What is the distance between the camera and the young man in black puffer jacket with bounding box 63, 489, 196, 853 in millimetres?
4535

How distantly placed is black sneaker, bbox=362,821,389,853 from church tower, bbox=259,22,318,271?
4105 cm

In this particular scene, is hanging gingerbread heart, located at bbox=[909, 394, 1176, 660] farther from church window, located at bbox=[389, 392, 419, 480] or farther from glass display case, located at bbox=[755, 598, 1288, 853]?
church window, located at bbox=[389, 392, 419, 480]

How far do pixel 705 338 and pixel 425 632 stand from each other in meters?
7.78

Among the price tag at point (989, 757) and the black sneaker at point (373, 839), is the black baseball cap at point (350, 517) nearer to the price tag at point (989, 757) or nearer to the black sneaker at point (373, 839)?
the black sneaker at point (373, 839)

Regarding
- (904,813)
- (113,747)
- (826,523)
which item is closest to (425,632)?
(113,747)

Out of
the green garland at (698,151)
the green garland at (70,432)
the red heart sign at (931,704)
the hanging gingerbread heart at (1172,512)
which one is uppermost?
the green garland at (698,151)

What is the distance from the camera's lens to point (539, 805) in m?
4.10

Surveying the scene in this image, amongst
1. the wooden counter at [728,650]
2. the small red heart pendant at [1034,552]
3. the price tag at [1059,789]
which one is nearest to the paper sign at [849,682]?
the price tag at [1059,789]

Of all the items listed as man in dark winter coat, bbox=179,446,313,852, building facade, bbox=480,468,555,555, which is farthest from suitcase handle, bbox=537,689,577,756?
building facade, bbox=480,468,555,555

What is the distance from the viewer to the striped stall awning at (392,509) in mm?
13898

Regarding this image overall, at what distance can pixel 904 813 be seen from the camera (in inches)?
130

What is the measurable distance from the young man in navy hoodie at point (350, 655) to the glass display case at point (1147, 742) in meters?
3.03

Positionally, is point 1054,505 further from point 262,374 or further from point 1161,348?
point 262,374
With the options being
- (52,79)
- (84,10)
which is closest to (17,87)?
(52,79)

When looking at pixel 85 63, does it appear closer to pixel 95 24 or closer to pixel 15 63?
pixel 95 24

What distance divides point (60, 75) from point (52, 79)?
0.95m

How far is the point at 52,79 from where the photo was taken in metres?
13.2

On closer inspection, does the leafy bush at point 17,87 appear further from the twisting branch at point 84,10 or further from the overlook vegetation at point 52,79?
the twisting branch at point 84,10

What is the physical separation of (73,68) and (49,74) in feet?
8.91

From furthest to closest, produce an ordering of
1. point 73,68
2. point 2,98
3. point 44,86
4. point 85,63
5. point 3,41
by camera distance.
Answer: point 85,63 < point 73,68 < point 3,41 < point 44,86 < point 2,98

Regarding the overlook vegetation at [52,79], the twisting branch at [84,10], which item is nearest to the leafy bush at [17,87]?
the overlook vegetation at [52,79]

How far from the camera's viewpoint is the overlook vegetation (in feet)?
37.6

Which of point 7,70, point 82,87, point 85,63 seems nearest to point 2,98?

- GOAL
Reproduce verbatim the part of the records above that opens with the line containing "Regarding the overlook" and closes at the end of the records, both ends included.

- TASK OUTPUT
Regarding the overlook vegetation at [52,79], the twisting branch at [84,10], which item is nearest to the leafy bush at [17,87]?
the overlook vegetation at [52,79]

How far from the camera's viewpoint is the overlook vegetation (in feet)?
37.6

Which of point 7,70, point 82,87, point 85,63 seems nearest to point 2,98?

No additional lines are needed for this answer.